• [Directions for this task]
Copy out the records word for word, starting at the line that contains "Among those listed as" and continuing through the end of the records, with both ends included.
··· Data listing
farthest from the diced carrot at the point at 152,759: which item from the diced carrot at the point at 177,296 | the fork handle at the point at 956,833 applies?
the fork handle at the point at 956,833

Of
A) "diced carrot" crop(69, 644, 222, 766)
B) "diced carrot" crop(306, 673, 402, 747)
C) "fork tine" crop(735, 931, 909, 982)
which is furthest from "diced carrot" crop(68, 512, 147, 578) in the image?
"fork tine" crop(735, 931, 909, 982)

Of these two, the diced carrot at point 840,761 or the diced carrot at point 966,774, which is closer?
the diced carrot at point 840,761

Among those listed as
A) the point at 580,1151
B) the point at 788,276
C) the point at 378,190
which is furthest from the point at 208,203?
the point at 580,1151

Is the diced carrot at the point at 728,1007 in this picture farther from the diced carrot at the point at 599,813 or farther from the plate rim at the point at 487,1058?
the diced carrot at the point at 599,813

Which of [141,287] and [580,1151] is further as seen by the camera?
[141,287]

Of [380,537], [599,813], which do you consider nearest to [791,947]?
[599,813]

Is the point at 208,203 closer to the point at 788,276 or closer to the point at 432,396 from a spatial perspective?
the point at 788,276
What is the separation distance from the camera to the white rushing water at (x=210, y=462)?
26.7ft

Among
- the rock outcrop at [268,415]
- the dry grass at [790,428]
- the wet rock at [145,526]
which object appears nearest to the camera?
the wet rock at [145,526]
······
• [Complete response]
Among those listed as
A) the point at 580,1151
B) the point at 788,276
C) the point at 378,190
which is furthest from the point at 208,203?
the point at 580,1151

Is the diced carrot at the point at 728,1007 in this picture farther from the diced carrot at the point at 599,813 or farther from the plate rim at the point at 487,1058?
the diced carrot at the point at 599,813

Which of [141,287] and [580,1151] is further as seen by the camera?
[141,287]

Of [380,537], [599,813], which do you consider nearest to [791,947]?
[599,813]

Is the point at 208,203 closer to the point at 788,276 or closer to the point at 432,396 from a spatial perspective?
the point at 788,276
What is the separation distance from the camera to the white rushing water at (x=210, y=462)?
26.7ft

Among
- the rock outcrop at [268,415]
- the dry grass at [790,428]
- the wet rock at [145,526]
which object appears nearest to the camera?
the wet rock at [145,526]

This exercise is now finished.